Software major Infosys today said all the 18,000 students selected from various engineering colleges across the country will join the company in July this year.
“We have made offers to 18,000 students of the 2009-10 batch from different campuses. They will be joining us in July this year,” the company’s Chief Executive Officer S Gopalakrishnan said on the sidelines of a function at the Rajagiri School of Engineering and Technology here.
“We have honoured all the offers we made last year. Once Infosys makes the commitment, we will honour it,” he said.
“Right now, we have slowed down on recruitments. We are still recruiting, but only in case of absolute necessity,” he said when asked about the recession and the layoffs in IT companies.
However, the present 16-week training will be extended by another six to eight weeks, he said.
Gopalakrishnan said the situation would become worse if the recession lasted for a longer period. Companies are asked to perform better, he said, adding this was not the classical layoff. “But if the situation lasts longer, then all options have to be looked into. It is hoped the situation improves by mid-2010 and, in the worst case, by 2014,” he said.
Last year, the industry grew 33 per cent. This year, Nasscom has predicted the IT growth to be 10-15 per cent, he said. Gopalakrishnan added Infosys would expand its presence in India, West Asia, Latin America, South America, Europe and it was already focussing on Japan.
Reacting to the US move to eliminate tax benefits to firms shipping jobs outside, he said the software industry needed to wait and watch before overreacting on the statements made by US President Barrack Obama on outsourcing. Multinationals will come to India, which currently has 2 million IT professionals against 130,000 fifteen years ago.

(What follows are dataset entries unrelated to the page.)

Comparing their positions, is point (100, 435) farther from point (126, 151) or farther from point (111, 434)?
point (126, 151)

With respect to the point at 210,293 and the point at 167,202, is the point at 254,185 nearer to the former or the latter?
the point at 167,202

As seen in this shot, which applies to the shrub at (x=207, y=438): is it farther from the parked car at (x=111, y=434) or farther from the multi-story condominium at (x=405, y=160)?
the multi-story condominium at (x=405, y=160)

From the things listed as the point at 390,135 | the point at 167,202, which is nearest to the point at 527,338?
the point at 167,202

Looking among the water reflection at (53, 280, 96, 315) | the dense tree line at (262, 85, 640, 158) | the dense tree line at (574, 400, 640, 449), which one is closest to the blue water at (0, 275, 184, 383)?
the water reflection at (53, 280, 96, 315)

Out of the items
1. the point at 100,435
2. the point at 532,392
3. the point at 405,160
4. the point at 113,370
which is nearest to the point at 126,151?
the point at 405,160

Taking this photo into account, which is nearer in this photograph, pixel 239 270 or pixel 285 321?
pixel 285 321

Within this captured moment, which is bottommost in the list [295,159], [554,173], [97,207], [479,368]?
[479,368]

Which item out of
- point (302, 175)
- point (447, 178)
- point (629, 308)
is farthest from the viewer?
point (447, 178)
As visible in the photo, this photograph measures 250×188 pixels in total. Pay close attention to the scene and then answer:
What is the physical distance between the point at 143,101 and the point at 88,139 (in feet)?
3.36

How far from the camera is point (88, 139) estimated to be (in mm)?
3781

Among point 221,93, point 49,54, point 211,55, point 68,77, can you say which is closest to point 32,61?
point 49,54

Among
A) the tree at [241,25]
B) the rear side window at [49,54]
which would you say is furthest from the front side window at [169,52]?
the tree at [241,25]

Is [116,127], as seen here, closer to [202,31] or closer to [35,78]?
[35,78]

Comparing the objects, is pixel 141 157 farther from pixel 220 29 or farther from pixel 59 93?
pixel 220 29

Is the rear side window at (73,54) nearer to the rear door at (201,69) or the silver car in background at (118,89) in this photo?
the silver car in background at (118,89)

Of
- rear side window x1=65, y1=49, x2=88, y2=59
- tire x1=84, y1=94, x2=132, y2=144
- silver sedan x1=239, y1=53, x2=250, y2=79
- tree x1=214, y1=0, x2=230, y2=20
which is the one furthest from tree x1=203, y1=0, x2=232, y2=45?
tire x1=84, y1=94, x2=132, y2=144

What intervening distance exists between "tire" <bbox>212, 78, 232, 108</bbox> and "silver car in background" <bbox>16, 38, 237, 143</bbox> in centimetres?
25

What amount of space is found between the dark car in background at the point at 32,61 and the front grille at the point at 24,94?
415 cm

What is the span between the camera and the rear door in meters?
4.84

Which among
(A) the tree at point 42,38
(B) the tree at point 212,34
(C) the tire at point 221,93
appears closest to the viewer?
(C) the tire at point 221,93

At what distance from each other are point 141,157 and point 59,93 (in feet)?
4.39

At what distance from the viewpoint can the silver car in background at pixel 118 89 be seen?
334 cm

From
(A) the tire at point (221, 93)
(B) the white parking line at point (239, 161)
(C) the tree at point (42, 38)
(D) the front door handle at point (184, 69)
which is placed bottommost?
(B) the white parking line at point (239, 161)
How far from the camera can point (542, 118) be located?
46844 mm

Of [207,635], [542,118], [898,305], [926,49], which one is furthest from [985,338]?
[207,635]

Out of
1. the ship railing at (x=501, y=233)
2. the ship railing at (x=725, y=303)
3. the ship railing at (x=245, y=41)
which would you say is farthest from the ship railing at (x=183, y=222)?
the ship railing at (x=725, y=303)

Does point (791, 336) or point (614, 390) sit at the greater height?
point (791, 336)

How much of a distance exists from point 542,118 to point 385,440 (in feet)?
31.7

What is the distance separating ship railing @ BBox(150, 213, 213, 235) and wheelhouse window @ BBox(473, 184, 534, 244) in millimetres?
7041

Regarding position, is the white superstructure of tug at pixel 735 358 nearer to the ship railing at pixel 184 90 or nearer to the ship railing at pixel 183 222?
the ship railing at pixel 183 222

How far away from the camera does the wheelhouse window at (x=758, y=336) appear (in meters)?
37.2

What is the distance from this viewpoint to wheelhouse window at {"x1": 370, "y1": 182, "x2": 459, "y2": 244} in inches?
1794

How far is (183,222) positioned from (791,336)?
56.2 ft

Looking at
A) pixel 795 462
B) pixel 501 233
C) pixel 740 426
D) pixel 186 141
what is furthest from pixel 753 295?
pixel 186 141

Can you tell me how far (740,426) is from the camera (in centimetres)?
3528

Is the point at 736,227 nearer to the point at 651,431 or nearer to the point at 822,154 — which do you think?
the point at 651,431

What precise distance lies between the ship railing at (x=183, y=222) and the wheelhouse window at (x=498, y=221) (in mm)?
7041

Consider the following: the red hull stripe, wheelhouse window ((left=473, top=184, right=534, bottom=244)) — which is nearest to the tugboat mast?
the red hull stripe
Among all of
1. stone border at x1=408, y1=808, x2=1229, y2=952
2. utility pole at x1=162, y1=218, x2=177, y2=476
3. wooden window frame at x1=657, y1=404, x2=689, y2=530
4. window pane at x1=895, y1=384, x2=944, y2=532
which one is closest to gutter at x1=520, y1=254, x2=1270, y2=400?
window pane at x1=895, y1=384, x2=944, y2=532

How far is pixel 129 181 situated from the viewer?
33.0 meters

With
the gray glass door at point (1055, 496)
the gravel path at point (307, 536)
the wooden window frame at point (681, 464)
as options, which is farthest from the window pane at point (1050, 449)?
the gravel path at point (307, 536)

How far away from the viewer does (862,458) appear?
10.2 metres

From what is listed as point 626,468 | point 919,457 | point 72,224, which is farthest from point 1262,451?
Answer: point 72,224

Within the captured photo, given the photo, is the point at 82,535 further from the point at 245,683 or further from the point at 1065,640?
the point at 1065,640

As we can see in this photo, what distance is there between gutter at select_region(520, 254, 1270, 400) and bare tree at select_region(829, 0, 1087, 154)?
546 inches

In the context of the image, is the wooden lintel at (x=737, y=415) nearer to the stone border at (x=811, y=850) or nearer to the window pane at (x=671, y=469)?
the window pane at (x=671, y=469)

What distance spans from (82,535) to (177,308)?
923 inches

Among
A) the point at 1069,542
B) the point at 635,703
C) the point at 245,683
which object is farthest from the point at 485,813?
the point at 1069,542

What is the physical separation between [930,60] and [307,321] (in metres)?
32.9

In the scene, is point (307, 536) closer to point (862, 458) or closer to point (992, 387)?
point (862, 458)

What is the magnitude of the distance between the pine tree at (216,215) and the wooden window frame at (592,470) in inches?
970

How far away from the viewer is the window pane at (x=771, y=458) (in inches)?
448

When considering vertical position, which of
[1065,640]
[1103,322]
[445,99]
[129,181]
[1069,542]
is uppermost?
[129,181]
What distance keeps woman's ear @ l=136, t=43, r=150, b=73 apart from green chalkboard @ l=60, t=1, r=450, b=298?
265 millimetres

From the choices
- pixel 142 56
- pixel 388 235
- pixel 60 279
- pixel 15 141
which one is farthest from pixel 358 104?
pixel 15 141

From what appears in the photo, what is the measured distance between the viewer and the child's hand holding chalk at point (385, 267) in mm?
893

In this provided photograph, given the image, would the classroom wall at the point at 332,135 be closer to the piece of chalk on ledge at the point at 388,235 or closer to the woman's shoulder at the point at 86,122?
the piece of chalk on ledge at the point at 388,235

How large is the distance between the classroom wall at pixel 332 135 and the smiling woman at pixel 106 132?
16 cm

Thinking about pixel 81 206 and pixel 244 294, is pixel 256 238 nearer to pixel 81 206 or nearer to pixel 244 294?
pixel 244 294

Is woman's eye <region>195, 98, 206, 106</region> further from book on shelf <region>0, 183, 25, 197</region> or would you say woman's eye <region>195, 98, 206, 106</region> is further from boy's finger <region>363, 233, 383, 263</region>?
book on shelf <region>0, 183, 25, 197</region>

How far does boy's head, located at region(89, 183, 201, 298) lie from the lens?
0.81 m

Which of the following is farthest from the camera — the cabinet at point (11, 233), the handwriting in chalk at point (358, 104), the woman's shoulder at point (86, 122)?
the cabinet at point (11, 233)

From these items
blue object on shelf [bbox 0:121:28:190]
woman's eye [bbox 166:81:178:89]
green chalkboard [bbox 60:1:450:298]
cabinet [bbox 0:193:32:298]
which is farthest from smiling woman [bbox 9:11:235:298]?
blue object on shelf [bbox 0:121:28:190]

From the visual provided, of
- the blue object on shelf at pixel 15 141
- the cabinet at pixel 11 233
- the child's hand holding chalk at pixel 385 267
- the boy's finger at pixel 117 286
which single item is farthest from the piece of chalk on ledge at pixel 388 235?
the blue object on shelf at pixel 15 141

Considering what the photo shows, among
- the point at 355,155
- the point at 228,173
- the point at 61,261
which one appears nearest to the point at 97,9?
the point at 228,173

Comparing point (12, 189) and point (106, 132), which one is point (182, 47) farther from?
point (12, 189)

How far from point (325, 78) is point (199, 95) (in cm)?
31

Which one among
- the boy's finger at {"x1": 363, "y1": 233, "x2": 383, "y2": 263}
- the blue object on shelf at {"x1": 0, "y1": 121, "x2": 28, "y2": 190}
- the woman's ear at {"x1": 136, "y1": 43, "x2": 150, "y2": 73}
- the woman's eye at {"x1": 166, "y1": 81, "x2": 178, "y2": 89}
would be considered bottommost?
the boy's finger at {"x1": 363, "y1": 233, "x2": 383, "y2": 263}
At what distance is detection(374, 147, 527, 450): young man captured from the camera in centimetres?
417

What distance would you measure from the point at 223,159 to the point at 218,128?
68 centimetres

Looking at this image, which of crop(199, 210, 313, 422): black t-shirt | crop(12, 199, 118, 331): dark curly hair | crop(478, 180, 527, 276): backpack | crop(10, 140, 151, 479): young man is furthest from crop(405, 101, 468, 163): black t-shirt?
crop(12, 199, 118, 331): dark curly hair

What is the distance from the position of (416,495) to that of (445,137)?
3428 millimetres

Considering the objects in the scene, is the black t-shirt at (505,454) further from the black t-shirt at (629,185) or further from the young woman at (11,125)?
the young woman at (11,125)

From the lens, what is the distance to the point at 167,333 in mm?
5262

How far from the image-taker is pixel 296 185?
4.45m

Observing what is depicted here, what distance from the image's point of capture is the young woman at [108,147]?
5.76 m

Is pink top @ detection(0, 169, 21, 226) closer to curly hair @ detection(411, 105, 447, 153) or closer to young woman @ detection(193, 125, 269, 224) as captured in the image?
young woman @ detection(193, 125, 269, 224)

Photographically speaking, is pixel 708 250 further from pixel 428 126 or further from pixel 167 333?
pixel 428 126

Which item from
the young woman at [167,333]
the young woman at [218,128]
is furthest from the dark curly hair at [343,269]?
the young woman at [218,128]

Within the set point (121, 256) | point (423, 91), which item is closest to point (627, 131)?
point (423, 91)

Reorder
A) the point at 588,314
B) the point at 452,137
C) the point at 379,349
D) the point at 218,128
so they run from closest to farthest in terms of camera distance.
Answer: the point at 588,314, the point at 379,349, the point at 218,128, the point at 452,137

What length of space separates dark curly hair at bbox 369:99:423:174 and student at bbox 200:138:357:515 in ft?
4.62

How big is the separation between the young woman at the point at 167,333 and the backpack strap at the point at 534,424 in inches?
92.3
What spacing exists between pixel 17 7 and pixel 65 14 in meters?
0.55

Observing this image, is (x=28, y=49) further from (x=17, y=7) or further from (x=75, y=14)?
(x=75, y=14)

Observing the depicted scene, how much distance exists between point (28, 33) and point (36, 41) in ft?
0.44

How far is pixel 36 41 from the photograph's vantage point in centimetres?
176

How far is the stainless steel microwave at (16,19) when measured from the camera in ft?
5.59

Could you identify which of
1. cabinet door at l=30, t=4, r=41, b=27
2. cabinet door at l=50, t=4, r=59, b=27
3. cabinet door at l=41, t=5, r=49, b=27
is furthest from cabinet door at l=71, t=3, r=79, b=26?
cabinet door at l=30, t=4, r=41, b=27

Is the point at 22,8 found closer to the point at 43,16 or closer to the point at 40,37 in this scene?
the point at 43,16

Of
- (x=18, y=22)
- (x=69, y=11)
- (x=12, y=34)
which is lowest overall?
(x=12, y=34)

“We need to wait for details before we overreact. During the elections in the past, similar statements were made in legislature, but the industry continued to grow. In 2001, when the dotcom bubble burst, many state legislatures in the US passed laws saying governments could not outsource. But outsourcing continued”, he added.
The software industry is growing not because of cost advantage, but due to the available talent. There is growing talent of software engineers and professionals. BT and Nano technology are also related to information technology, he said.
He pointed out that Going Green was a huge opportunity and that Infosys was making efforts to reduce power and water bills, reducing transportation costs through video conferencing and reducing the carbon footprint.